What you do need to worry about is the fact that £450 billion extra, freshly printed pounds are being poured into the economy. That is a huge amount of money, nearly £10,000 per UK adult. If you, personally, are not £10,000 richer than you were at the start of the crisis, you should ask yourself, ‘who has my £10,000?’
All of the data, including data from the Bank of England itself, shows that there has been a huge increase in the cash savings of individuals during the Covid crisis. This was not only predictable, but was in fact an accounting certainty once the government and central bank decided to inject £450 billion newly printed pounds into the economy. The data also shows that this money is largely sitting in the bank accounts of wealthier individuals.
What we are experiencing here is a new method of dealing with economic crises whereby, rather than taxing the richest to help resolve problems, the government and central bank instead do the opposite: inject money into their bank accounts until the problem resolves itself.
Under this topsy-turvy dynamic, we will get topsy-turvy outcomes. The worse the economy is, the more money will be injected into the bank accounts of the rich. Since the rich tend to use their money to buy assets, this means that the worse the economy is, the more we can expect stock and house prices to rise. When the systemic response to an economic crisis is printing money that ends up with rich people, this is a totally predictable response.

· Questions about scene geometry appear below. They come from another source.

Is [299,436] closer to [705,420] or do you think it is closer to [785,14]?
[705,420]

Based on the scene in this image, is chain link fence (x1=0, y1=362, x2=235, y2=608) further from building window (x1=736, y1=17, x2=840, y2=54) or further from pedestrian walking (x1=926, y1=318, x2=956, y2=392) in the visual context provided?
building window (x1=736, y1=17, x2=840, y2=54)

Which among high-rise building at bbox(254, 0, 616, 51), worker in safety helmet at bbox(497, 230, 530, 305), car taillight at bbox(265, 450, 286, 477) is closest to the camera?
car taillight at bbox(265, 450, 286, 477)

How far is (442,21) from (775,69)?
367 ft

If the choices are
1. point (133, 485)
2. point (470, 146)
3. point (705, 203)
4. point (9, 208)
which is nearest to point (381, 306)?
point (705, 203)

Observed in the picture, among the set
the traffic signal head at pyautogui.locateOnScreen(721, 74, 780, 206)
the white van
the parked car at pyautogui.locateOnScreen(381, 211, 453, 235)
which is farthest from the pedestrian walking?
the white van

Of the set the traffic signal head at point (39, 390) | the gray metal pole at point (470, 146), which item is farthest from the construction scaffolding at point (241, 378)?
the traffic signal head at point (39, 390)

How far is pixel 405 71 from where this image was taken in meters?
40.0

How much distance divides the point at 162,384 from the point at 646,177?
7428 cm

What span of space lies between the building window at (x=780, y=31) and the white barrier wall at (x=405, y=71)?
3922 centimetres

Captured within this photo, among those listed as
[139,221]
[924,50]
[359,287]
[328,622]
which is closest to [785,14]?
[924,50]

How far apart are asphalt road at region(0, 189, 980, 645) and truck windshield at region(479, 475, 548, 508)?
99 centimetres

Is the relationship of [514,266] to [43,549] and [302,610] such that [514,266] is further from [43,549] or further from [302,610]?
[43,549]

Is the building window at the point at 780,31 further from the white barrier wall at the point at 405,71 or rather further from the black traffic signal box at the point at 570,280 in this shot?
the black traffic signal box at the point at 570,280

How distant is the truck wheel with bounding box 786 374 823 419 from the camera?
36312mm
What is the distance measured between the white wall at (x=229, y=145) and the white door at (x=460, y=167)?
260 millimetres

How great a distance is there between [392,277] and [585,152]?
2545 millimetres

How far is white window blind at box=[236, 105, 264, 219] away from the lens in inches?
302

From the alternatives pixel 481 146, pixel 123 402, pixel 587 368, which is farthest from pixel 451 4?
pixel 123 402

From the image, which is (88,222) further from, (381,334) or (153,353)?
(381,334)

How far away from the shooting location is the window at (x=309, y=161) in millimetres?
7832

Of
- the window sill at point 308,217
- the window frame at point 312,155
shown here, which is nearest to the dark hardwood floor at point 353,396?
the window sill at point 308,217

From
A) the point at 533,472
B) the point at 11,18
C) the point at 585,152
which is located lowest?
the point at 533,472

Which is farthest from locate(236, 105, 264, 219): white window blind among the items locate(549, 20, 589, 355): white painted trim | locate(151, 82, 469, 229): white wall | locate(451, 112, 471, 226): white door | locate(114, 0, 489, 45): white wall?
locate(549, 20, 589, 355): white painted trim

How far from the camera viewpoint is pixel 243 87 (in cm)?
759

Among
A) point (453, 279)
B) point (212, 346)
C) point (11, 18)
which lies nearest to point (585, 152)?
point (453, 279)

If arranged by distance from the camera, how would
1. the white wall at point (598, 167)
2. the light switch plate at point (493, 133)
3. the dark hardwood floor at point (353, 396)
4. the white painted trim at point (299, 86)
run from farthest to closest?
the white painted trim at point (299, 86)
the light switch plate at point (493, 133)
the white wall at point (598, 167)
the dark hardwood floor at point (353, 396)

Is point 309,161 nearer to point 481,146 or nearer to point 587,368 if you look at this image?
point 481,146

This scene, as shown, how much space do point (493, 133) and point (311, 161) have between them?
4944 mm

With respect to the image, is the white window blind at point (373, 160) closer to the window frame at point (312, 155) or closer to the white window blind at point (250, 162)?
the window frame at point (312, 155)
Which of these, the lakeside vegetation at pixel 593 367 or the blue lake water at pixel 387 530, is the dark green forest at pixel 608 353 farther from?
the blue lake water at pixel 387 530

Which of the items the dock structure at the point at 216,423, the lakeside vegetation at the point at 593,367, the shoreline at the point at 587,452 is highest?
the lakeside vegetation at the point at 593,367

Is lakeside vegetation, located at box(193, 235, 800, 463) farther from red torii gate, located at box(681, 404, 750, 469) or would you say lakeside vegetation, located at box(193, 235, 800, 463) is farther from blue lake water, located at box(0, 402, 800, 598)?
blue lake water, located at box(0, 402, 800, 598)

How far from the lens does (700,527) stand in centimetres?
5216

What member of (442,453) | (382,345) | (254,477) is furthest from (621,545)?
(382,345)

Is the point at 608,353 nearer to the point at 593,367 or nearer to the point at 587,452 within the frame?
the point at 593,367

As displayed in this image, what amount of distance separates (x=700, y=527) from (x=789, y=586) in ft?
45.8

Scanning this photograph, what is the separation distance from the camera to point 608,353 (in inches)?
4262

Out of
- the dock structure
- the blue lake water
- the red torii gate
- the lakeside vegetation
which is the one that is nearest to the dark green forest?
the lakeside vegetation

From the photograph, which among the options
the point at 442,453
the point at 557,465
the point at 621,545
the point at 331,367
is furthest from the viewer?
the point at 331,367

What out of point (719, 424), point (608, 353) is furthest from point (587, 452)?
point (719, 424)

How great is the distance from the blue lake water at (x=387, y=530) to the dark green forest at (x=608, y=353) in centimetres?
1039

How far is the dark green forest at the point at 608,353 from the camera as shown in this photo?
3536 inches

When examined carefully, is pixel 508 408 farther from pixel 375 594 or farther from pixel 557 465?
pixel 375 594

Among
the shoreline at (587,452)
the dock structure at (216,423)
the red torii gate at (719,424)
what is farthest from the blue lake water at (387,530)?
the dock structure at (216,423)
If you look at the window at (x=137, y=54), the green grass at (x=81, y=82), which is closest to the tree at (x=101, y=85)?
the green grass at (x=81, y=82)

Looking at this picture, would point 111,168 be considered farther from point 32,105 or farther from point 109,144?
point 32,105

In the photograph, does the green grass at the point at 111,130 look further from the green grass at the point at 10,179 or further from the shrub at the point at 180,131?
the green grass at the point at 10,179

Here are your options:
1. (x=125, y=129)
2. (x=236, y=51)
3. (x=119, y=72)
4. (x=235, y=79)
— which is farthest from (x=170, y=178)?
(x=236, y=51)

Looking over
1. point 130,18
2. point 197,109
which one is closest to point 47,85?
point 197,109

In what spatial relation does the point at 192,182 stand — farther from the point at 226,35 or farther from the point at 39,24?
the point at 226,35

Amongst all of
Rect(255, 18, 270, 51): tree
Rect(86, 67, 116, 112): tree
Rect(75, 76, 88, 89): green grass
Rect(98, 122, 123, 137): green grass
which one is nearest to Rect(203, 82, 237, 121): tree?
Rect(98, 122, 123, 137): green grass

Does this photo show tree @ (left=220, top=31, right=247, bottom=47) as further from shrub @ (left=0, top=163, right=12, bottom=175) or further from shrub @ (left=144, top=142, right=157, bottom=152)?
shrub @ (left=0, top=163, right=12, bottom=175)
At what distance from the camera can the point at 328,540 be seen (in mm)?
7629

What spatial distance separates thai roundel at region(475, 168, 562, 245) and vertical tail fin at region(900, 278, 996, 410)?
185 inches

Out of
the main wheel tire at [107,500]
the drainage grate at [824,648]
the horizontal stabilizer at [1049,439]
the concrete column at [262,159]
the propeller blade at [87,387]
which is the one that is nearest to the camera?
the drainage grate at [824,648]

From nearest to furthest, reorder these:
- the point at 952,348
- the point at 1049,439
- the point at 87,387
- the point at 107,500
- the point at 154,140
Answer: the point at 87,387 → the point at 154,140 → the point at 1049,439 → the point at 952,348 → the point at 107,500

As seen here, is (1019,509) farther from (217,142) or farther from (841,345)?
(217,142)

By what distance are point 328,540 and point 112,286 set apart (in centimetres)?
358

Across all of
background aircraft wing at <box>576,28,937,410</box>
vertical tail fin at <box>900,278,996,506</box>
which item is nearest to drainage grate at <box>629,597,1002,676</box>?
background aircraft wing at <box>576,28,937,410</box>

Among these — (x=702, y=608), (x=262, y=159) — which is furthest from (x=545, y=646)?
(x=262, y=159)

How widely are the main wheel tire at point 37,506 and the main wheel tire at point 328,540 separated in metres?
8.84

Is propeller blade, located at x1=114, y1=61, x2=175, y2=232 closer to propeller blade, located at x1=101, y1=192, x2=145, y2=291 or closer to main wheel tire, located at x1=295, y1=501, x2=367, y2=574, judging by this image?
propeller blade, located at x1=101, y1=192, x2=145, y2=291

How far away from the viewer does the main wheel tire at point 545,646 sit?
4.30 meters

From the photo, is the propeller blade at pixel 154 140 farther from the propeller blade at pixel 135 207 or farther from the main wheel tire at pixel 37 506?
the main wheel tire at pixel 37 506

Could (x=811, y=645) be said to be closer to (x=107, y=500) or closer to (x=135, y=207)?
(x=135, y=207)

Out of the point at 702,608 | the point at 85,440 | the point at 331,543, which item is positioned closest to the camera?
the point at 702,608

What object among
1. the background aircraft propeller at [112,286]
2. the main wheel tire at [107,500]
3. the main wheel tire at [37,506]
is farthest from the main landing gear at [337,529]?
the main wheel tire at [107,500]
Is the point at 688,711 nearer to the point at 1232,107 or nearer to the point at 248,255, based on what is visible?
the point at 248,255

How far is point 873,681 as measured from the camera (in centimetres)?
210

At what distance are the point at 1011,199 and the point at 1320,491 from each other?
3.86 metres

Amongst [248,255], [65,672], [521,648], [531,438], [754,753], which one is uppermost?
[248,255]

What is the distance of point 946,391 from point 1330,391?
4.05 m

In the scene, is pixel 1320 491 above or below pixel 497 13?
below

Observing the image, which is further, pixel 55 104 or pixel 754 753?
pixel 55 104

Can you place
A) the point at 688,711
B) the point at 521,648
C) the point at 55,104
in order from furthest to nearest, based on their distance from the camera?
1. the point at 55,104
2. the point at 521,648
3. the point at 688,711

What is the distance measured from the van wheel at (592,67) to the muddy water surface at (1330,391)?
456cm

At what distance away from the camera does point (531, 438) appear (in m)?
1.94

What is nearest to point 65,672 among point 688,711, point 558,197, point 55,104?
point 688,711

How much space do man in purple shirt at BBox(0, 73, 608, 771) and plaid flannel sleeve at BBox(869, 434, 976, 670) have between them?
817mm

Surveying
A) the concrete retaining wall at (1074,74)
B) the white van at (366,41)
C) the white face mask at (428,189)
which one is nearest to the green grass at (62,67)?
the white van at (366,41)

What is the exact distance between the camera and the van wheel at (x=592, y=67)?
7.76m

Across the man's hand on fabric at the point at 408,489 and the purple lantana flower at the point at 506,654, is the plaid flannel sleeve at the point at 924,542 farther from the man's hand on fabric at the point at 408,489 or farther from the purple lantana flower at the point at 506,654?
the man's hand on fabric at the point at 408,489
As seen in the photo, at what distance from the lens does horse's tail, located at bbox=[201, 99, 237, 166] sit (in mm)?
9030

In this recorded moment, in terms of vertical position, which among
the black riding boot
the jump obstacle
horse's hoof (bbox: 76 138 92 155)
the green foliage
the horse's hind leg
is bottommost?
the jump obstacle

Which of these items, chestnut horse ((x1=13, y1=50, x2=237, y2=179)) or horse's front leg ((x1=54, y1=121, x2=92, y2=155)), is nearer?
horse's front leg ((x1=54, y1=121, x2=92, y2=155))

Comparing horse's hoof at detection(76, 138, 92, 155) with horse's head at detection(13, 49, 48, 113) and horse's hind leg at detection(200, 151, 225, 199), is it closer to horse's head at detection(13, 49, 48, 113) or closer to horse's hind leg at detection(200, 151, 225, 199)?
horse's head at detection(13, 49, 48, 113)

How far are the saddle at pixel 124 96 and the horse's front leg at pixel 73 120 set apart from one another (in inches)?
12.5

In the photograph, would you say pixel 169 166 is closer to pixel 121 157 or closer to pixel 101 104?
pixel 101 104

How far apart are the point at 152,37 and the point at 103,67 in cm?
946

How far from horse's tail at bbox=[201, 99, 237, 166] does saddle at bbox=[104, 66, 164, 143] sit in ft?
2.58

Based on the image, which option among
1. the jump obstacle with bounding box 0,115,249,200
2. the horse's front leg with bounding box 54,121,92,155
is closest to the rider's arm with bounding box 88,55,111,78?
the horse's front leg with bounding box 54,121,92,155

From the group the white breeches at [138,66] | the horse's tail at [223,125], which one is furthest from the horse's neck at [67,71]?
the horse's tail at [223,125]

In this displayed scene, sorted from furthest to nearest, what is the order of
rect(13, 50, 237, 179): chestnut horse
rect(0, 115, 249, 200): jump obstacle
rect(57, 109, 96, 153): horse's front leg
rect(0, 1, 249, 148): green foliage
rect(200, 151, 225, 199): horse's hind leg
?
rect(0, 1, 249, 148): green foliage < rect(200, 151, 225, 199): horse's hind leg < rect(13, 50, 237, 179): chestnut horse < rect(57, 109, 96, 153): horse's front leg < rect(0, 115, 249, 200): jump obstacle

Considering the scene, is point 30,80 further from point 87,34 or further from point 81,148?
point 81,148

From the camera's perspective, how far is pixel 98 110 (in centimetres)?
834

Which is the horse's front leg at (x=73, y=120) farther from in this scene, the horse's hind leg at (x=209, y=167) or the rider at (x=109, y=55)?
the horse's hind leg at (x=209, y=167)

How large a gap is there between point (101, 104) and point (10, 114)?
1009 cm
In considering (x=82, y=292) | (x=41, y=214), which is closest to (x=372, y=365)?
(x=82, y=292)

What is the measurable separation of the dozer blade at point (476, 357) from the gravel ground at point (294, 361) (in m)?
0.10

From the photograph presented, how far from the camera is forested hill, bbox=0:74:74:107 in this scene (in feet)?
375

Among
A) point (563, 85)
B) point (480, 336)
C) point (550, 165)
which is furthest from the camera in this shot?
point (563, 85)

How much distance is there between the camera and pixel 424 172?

And yet economists still describe this reality very badly. They report the government debt as a serious problem (it isn’t), and stock and house price rises as signs of a recovery (they’re not).
We must prepare for the reality of what is coming: an economy that is woefully weak for working people while house and stock prices continue to balloon. The next phase of this pandemic will bring a bonanza for the richest while the poorest struggle to find work. It is already happening. These problems can only be resolved if we start to tax the wealthiest people to resolve crises, instead of paying them.
If the economists that run our central banks and government refuse to do that, then they should not be surprised at the enormous increase of inequality that will result. And neither should we.